Dass in vielen Pflegeeinrichtungen Personalmangel vorherrscht, ist seit langem kein Geheimnis mehr. Die Arbeit wird deswegen jedoch nicht weniger – und bleibt zumeist an denen hängen, die gerade im Dienst sind. In der Folge türmen sich Berge von Mehrarbeit und Überstunden vor den Augen der Mitarbeiter auf. Besteht hier eine Möglichkeit, sich gegen ein Übermaß an Überstunden zur Wehr zu setzen?

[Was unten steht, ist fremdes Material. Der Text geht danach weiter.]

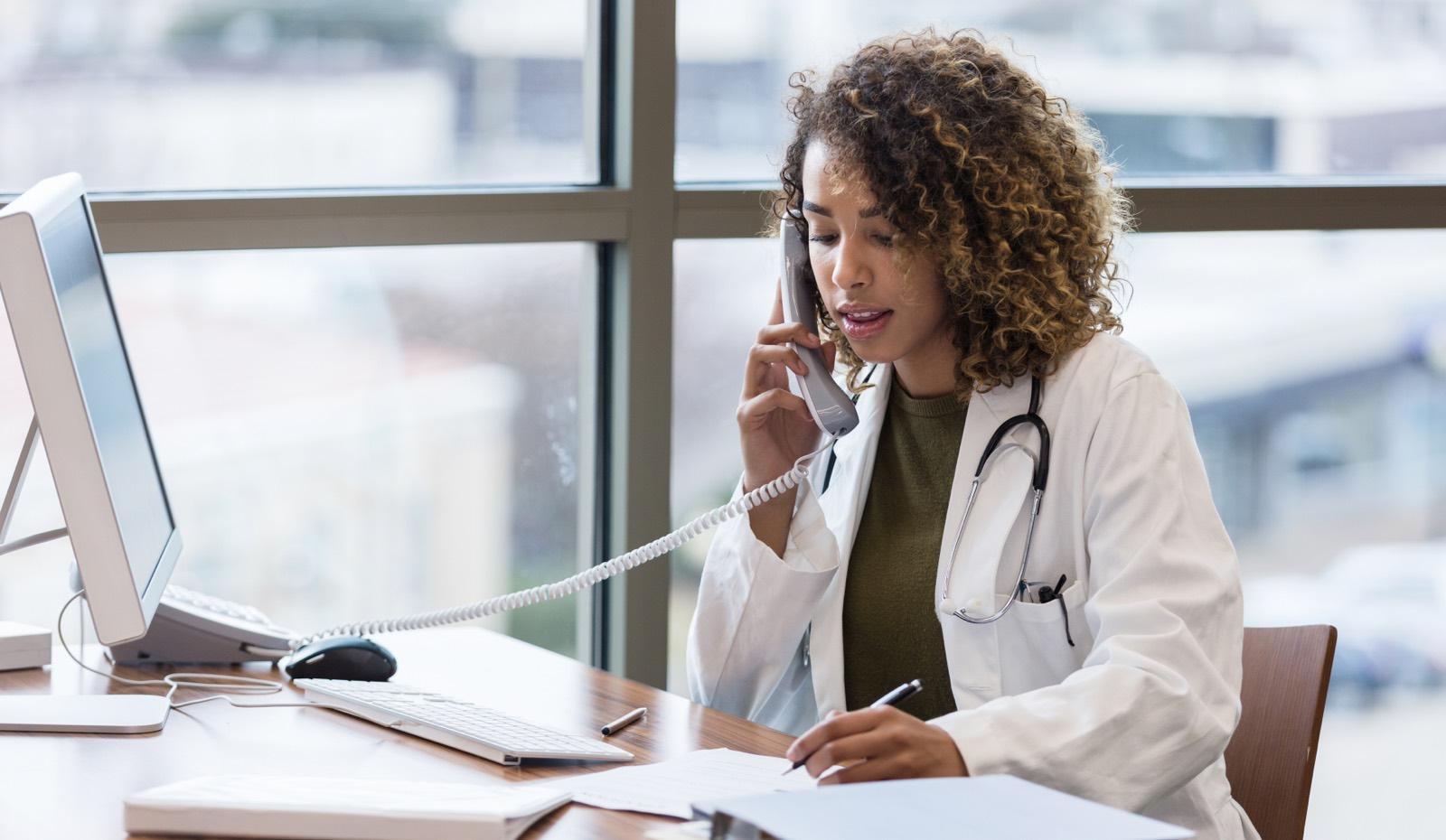 Importancia de las comunicaciones unificadas en el sector salud: telemedicina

Pflicht zur Mehrarbeit nur durch Arbeitsvertrag
Grundsätzlich gilt: Ohne gesonderte Vereinbarung sind Arbeitnehmer grundsätzlich nicht zur Leistung von Überstunden verpflichtet. Der Arbeitnehmer hat lediglich im Rahmen der gesetzlichen, tariflichen, vertraglichen oder betrieblichen Arbeitszeit dem Arbeitgeber seine Arbeitskraft zur Verfügung zu stellen. Dieser ist nicht allein aufgrund seines Weisungsrechts (§ 106 GewO) berechtigt, Überstunden anzuordnen. Regelmäßig ergibt sich für die Angehörigen der Gesundheitsberufe die Pflicht zur Ableistung von Überstunden jedoch aus den üblichen arbeitsrechtlichen Grundlagen (Arbeitsvertrag, Betriebsvereinbarung).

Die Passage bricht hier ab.